» DATA FOR THIS EXERCISE
....

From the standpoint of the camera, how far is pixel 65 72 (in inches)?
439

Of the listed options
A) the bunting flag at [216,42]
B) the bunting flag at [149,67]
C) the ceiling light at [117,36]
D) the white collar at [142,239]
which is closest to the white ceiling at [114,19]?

....

» SET PROBLEM
Rewrite the data above as a numbered list, one line per item, and omit any blank lines.

» FINAL ANSWER
1. From the standpoint of the camera, how far is pixel 65 72 (in inches)?
2. 439
3. Of the listed options
4. A) the bunting flag at [216,42]
5. B) the bunting flag at [149,67]
6. C) the ceiling light at [117,36]
7. D) the white collar at [142,239]
8. which is closest to the white ceiling at [114,19]?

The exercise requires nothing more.